Despite its rocky start, the marriage of David and Louise Turpin seemed perfect for years.
"I just thought she had this richy life," Teresa said.
"He earned good money. The day he came and picked her up from school, I was told he told her that if she would elope with him and marry him he would give her everything she ever wanted.
"In the family, we always joked that Prince Charming had lived up to his end of the bargain.
"'She has the big house and she has all the cars and she didn't have to work and she had the expensive clothes and purses and anything she wanted, so we thought she was living the high life.
"I spoke to her about some financial problems I was having just six or seven months ago and she said to me several times that is one thing she could never understand.
"She told me: "I can listen to you vent and I can let you vent but I will never understand it because we never had any money problems."'
What the family back east didn't know was that the couple had lost one house to foreclosure and had declared bankruptcy in 2011. 'We had no idea of any of this until last Sunday,' said Teresa.
That was the day that police raided the couple's four-bedroom house in Perris, California, and found many of the malnourished children shackled to their beds by chains, living in unimaginable filth.
Riverside County District Attorney Michael Hestrin alleged that the oldest child, a 29-year-old woman weighed just 82 lbs, and the 17-year-old who managed to escape and raise the alarm was initially mistaken for a 10-year-old.
Hestrin said the parents chained their offspring to their beds after they discovered one had previously tried to break out of the home on Muir Woods Road that the couple bought for $351,000 in 2014.
He said another child had planned to go with the 17-year-old but turned back because she was frightened of what her parents might do to them.

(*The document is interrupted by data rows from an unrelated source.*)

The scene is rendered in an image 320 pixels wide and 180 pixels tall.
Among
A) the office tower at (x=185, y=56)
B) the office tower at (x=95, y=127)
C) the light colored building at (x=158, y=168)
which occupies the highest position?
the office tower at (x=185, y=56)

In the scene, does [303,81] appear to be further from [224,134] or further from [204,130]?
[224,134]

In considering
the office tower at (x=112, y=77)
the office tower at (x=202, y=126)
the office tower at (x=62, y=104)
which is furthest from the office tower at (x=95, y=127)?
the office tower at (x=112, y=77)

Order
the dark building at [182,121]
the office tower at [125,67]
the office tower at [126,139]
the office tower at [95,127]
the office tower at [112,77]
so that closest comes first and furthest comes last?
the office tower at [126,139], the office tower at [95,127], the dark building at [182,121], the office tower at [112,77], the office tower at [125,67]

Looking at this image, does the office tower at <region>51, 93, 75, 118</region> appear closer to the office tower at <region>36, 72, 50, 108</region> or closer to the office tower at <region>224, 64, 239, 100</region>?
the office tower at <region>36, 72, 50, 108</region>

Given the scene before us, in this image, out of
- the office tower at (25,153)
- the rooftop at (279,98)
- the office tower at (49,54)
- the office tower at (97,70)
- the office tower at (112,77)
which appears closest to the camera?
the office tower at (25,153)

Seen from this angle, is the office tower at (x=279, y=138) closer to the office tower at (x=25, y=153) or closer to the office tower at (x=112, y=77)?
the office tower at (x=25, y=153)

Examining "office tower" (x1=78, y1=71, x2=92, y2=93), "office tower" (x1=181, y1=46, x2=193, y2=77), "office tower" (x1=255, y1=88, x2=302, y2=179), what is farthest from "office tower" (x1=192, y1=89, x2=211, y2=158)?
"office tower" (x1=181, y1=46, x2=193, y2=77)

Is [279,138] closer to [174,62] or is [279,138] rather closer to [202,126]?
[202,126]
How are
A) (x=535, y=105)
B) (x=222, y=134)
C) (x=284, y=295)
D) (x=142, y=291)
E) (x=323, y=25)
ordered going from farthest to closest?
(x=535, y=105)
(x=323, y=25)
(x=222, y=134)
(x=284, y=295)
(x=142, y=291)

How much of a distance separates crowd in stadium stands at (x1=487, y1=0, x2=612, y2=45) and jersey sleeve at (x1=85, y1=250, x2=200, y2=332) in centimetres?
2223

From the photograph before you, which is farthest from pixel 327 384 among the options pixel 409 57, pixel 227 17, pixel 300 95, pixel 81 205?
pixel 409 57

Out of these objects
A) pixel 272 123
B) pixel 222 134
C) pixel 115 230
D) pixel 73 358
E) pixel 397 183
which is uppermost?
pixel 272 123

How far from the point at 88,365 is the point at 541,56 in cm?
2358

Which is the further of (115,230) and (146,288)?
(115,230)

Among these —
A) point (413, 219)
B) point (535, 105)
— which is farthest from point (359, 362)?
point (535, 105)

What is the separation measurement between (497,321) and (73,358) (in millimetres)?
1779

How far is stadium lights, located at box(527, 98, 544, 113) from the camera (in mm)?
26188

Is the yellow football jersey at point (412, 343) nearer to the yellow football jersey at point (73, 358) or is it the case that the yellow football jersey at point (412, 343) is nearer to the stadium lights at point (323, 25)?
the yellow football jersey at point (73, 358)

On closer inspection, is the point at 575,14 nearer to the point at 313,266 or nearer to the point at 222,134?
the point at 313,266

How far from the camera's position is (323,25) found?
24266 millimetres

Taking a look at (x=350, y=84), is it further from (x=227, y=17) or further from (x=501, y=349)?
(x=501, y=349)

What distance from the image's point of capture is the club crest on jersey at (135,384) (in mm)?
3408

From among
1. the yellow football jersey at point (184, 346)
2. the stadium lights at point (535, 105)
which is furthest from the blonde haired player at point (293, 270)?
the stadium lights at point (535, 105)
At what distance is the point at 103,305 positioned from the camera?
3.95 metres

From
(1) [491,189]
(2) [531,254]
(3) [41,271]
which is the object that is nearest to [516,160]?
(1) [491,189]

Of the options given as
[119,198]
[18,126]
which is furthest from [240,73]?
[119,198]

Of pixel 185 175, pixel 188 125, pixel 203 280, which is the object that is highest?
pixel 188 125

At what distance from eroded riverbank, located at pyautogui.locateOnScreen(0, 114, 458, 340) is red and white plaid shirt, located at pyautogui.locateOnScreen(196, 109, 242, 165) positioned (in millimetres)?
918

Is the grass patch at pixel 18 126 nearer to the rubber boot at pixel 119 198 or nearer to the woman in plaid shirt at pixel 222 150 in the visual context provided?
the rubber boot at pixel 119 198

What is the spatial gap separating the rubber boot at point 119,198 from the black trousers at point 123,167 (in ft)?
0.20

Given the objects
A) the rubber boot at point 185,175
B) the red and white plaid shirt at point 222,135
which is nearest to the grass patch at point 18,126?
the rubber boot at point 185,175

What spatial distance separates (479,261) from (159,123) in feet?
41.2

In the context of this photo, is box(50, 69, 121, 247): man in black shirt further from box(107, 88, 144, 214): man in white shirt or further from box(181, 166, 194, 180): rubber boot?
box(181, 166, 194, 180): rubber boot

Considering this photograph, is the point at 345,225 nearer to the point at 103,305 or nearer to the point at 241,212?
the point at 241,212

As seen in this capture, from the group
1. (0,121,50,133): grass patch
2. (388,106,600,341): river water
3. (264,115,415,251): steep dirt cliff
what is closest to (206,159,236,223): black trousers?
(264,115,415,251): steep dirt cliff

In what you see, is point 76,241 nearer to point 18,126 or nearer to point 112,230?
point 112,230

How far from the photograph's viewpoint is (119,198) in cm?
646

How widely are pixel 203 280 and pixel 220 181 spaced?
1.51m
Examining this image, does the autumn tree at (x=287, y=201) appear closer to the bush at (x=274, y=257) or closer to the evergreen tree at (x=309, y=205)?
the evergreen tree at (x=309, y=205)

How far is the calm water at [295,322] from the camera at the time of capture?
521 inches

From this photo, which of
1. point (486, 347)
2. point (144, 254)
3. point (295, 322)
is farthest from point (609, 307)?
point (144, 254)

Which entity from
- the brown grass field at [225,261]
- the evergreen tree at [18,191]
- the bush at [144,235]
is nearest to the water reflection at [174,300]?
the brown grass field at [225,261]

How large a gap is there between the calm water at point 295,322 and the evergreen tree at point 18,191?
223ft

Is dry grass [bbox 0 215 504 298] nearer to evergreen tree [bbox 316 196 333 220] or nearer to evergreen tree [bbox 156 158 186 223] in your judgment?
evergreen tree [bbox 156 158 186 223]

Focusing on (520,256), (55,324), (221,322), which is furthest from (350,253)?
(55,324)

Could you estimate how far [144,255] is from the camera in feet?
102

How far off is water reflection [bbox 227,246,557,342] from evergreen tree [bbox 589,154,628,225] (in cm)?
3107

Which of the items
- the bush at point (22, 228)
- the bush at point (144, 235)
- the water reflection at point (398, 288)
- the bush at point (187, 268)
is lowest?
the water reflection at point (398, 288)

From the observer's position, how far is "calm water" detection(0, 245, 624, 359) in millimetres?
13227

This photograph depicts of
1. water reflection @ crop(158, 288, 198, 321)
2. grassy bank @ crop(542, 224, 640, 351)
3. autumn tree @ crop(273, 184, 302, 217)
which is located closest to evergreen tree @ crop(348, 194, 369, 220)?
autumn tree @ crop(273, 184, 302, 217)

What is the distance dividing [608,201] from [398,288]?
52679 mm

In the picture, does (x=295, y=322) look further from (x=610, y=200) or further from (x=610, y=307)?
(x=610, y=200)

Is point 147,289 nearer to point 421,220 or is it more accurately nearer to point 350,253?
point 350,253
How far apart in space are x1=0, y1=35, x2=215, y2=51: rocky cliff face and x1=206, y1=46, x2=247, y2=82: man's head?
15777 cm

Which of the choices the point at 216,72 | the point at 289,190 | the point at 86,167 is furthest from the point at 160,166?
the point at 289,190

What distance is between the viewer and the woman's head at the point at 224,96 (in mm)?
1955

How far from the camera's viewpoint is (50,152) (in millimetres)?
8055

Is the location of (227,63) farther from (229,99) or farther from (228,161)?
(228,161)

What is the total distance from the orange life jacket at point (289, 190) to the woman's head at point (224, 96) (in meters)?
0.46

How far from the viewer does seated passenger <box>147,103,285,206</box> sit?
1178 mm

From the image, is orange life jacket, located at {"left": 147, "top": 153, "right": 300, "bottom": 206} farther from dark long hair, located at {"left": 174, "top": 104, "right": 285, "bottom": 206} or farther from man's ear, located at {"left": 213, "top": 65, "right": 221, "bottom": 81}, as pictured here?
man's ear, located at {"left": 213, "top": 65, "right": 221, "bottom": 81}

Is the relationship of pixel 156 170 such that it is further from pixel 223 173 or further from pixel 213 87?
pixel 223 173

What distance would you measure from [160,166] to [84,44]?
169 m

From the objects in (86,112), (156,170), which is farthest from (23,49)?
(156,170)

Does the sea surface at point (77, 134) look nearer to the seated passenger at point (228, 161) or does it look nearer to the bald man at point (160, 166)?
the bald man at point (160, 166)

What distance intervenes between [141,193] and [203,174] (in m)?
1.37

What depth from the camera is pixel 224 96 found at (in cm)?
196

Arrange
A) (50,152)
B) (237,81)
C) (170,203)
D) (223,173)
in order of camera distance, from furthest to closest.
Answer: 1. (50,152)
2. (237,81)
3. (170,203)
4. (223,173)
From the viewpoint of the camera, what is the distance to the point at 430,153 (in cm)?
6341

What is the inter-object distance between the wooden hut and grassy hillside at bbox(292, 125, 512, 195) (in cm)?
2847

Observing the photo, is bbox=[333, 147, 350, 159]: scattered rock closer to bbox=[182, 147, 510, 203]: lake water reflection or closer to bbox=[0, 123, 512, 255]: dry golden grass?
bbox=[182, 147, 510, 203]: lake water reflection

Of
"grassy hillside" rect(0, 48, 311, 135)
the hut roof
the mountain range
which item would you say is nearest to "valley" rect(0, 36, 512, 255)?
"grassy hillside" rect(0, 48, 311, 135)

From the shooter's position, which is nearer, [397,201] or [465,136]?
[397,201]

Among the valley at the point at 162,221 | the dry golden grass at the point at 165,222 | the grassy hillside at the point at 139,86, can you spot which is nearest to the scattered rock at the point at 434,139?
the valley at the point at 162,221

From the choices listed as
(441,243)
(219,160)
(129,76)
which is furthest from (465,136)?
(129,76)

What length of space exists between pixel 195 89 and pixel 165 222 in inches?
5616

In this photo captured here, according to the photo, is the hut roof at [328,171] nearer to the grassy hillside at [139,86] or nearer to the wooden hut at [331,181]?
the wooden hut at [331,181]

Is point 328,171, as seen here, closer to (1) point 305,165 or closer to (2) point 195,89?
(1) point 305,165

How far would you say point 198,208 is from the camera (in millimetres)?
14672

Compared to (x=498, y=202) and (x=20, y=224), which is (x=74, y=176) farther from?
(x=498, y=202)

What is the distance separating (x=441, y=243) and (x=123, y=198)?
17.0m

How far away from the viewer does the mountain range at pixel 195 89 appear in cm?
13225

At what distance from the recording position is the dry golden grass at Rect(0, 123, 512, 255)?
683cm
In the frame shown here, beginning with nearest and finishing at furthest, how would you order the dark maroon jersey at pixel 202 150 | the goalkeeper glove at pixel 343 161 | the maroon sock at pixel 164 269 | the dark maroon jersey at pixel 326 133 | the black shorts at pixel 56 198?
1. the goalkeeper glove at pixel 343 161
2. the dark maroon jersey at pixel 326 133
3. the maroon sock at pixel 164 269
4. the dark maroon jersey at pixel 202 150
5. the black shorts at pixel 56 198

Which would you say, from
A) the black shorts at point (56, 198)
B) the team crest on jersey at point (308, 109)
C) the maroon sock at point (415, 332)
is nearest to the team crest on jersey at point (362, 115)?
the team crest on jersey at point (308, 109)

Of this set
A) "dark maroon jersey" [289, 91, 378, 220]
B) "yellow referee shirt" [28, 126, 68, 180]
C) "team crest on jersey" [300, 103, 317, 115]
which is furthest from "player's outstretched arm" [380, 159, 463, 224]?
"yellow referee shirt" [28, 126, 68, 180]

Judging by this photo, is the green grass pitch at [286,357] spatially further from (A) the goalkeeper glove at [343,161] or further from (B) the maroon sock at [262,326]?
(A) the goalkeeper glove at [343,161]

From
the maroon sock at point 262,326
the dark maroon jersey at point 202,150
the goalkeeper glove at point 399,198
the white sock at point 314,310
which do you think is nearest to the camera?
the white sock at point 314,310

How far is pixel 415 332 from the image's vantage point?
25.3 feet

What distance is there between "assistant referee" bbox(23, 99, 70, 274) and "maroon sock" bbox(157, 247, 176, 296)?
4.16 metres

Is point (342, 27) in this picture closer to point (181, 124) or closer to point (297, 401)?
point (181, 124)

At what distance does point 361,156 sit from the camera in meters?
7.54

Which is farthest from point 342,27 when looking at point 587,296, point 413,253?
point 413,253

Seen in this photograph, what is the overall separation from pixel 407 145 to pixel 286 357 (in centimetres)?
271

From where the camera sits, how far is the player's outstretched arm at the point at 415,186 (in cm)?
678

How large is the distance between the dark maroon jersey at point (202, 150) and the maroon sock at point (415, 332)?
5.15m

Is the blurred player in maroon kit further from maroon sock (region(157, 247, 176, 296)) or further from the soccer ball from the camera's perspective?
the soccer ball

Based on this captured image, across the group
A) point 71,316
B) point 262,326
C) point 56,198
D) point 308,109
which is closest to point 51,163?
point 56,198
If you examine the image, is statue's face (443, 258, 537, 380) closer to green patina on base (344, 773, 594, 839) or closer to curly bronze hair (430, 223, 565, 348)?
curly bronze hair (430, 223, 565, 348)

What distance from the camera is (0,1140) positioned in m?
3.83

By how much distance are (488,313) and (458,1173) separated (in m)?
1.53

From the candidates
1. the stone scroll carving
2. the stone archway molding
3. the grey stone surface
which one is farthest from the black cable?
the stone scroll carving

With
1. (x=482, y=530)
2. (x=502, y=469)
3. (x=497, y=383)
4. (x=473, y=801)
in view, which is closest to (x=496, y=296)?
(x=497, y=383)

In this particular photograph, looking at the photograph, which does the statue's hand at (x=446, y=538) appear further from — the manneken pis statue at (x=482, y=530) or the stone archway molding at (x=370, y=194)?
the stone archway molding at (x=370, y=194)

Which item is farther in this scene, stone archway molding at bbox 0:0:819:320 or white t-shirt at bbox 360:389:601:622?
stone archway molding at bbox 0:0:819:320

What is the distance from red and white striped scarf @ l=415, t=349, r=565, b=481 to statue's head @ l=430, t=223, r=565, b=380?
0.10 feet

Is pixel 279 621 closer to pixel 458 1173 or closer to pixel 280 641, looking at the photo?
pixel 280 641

He said the youngest child, who was born a full decade after all the rest, was the only one that the Turpins did not starve.
And Teresa Robinette said her sister regularly sent her pictures of that little girl, but not the rest of her brood.
"Last time I spoke to her on the phone was at Halloween," she said. Her sister told how she had gone trick-or-treating with the youngest.
"I asked her why she didn't take all of her kids. She said that they were older and had no interest in it."
Billy, 30, a self-employed remodeler of mobile homes who lives in Hixson, Tennessee, said he was the last family member to speak to Louise. He had called her on Wednesday January 10, to talk about a possible trip out to California.
"She told me she was getting ready to buy a school bus," he said.
"Then she told me they wanted another child. I said are you serious? Why would you want another kid, haven't you got enough? But she said: "Yes I want another child."